# Instructions to follow
Below are some records; quote exactly the lines from the one that contains "TOKOBETPEDIA: Situs Main" through the one that contains "大人気✨セオリーリュクス 黒スカートセットアップEXCLUSIVE FJ093", inclusive, and no others.

# Input data
+++++
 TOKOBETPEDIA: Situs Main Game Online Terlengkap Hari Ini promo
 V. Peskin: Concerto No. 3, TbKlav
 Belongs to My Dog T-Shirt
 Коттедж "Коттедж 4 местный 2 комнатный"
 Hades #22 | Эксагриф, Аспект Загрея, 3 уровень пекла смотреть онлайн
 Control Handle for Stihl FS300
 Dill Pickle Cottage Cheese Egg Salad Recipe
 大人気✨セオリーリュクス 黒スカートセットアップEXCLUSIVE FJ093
+++++
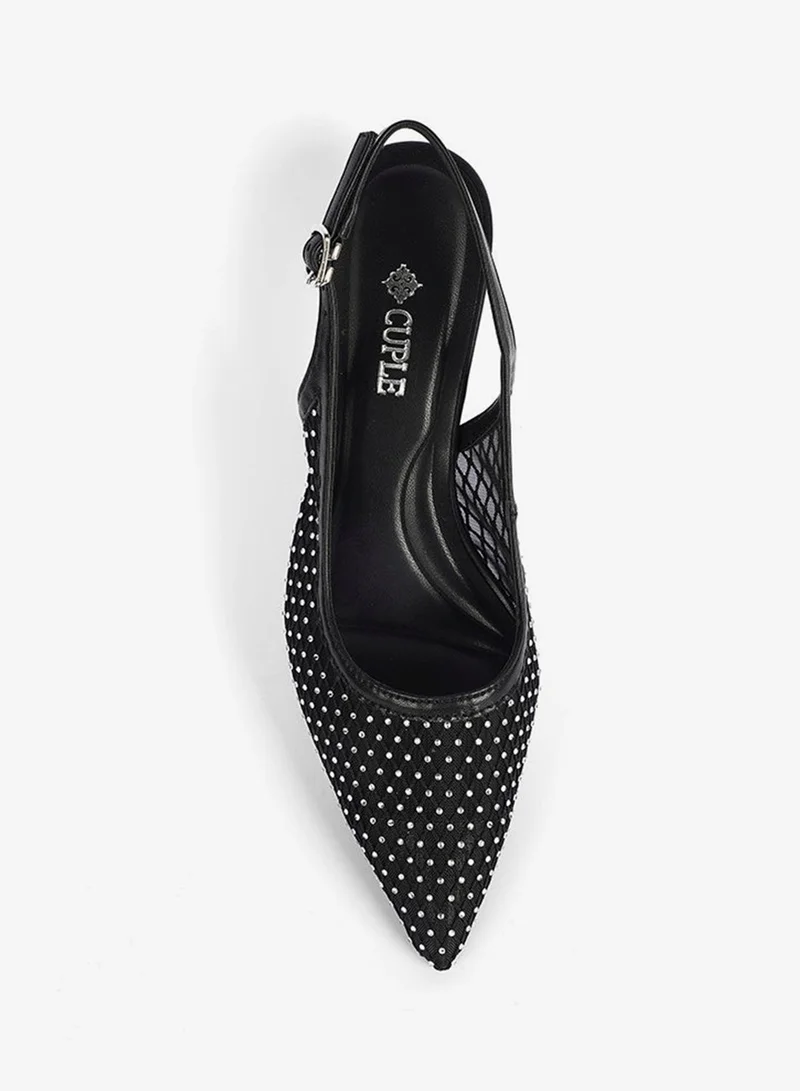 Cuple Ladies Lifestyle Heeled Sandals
+++++
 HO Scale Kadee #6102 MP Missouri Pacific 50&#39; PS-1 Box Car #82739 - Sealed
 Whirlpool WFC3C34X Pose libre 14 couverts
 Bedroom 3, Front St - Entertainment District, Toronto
+++++
# Answer to the exercise
 TOKOBETPEDIA: Situs Main Game Online Terlengkap Hari Ini promo
 V. Peskin: Concerto No. 3, TbKlav
 Belongs to My Dog T-Shirt
 Коттедж "Коттедж 4 местный 2 комнатный"
 Hades #22 | Эксагриф, Аспект Загрея, 3 уровень пекла смотреть онлайн
 Control Handle for Stihl FS300
 Dill Pickle Cottage Cheese Egg Salad Recipe
 大人気✨セオリーリュクス 黒スカートセットアップEXCLUSIVE FJ093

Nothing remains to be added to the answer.